The EP is a very fascinating institution, even more so for a social scientist. There are so many things one could research on, from an anthropological study of the different casts’ social relations (MEPs, assistants, staff and stagiaires) to how national politics are being uploaded to the EP level; or perhaps a study on different fashion trends in the EP? What I am researching in my project is how the international ambitions of the MEPs translated into practice. At this moment I am working on what they call inter-parliamentary delegations and their role and how they developed in the last 30 years. But today the subject of my blog post is not related to my research. It is more related to my political activism. As a Greek living in Germany I am very sensitive to the stigmatization that both Greek and German media (to a large extend supported a part of the political elite) have created against the other. I was in Strasbourg this week for the plenary; I decided to give you an example of how national politics are being played out in the EP.
Greece happens to have the presidency of the Council of the EU for the next 5 months. Therefore, the Vice-President of the Greek government Evangelos Venizelos (President of PASOK) was in the EP to represent the Council in front of the Parliament. He also claims to be a Social Democrat – hence there was a speech before the S&D group of the EP. It is no secret that Greece has been in trouble for some years now and that the current government, a coalition between the conservatives and the “social-democrats” of PASOK, has implemented some very harsh reforms that have entirely destroyed the welfare state in Greece. This had dramatic consequences not only economically but also socially as we have witnessed the rise of Nazis in Greece. At the same time, the two traditional Greek parties (the ones in the coalition) have seen their percentages drop with the Social Democrats having the biggest loss. On the other side we have also seen the rise of the non-Communist left wing party Syriza and the appearance of another social-democratic party, the Democratic Left.
You might have heard that the Social-democrats all over Europe have a common candidate for the Head of the European Commission: Martin Schulz. This will probably come up in the election campaign; at least it is what they are trying to achieve. In Greece, the Democratic Left wants to join the S&D and will also support Schulz and has already made contact with the leadership of the S&D. With the European elections approaching and considering the very pessimistic polls for his party and the direct competition from the Democratic Left, Venizelos is under extreme pressure. Venizelos therefore came to discuss with Martin Schulz and Hannes Swoboda (leaders of the European social democrats) how they could ‘save’ Social Democracy in Greece. That meeting was not public, but Venizelos announced their decisions in front of the S&D MEPs on Tuesday night. He said that there is going to be a common electoral list of all parties that support Martin Schulz. How is that problematic? Well the Democratic Left understandably does not want to be associated with PASOK under any circumstances (to be honest I get them; PASOK is responsible for the situation in Greece) and is more likely to refuse that deal. For the Greek public PASOK has mutated into some kind of neo-liberal party, as most of its left-wing has left the party and I suppose that more are to leave. By making that announcement he wanted to a) threaten some of his own MEPs who might want to join the Democratic Left and b) discredit the democratic Left in the eyes of the leadership of the S&D by accusing them of being uncooperative and selfish. Hopefully, Swoboda and Schulz are not stupid. And in any case, rendez-vous after the elections.

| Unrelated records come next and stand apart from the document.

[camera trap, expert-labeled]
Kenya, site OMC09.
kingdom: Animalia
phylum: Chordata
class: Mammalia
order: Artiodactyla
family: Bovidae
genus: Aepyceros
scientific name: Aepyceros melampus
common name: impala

The second mistake of Venizelos during that meeting was to tell the head of the German S&D delegation that Greeks are not corrupted and that “if we look behind every major scandal in Greece there is a German company”. I suppose he said that because there were cameras in the room and he was probably talking to a Greek audience rather than to Mr Bullmann. In any case, this move is a sign of an incompetent politician who plays on the polarization between Greeks and Germans. He is no better than the Bildzeitung or Focus magazine. Right now I am seriously trying to be pull myself together because I am so furious with that guy. You cannot tell something like that to a German Social Democrat who is part of your political family and from my personal experience with German Social Democracy there is no discourse like “Greeks are corrupted”. On the one side you polarize the situation even more because to your Greek audience you are saying, “It’s not us it’s them.” On the other side you are making yourself not very likeable to your allies in Germany.

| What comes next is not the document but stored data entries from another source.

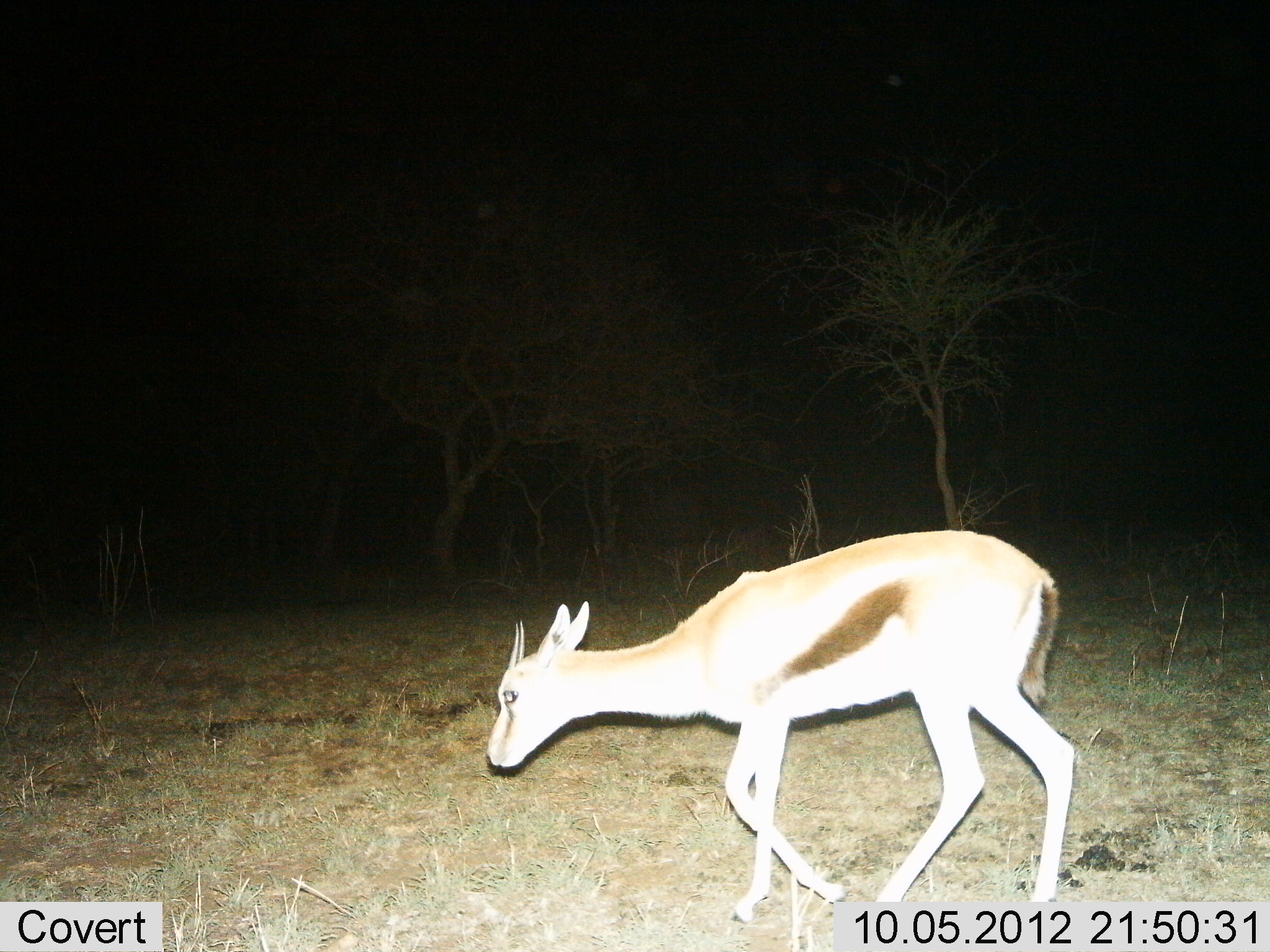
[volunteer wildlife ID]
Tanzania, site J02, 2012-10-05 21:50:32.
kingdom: Animalia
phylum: Chordata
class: Mammalia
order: Artiodactyla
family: Bovidae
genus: Eudorcas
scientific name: Eudorcas thomsonii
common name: thomson's gazelle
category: gazellethomsons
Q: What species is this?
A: Gazellethomsons (thomson's gazelle) (Eudorcas thomsonii).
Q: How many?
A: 1.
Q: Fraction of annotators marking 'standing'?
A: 20%.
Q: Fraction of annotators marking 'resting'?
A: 0%.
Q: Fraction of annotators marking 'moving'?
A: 80%.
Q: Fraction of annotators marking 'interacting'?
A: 0%.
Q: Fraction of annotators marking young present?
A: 0%.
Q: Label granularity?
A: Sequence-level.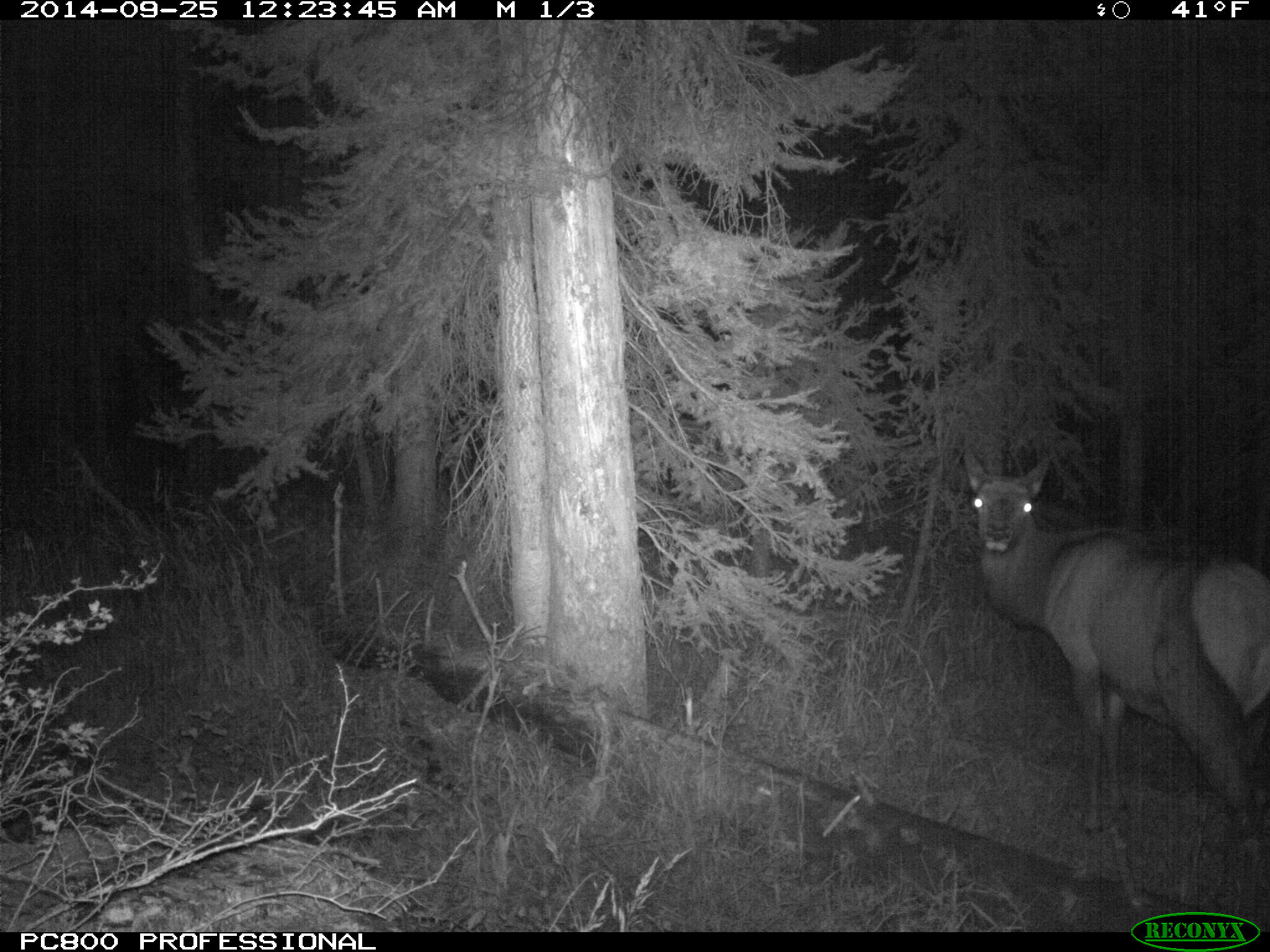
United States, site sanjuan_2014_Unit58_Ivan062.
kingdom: Animalia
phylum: Chordata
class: Mammalia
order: Artiodactyla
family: Cervidae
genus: Cervus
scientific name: Cervus elaphus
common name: red deer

story is also sad because it shows a bit how politics are made in the EP. National considerations prevail, and most of the timespeechesare made toward you own national audience and not toward a European public. It makes me furious with the European political elite because the conservatives and PASOK are the parties they want to see in power; the same parties that brought on the crisis in the first place. And you end up seeing Greek politicians who hold discourses about the ‘corrupted Greek state’ when they were in power for the last 20 years! If we want a massive change in Greece, we need to remove all the political elites in power right now and replace them with young people.
Well, I guess I went a bit further away and shifted a bit toward Greece. In any case this is the kind of blog post you can expect from me. I hope you enjoyed it and see you soon!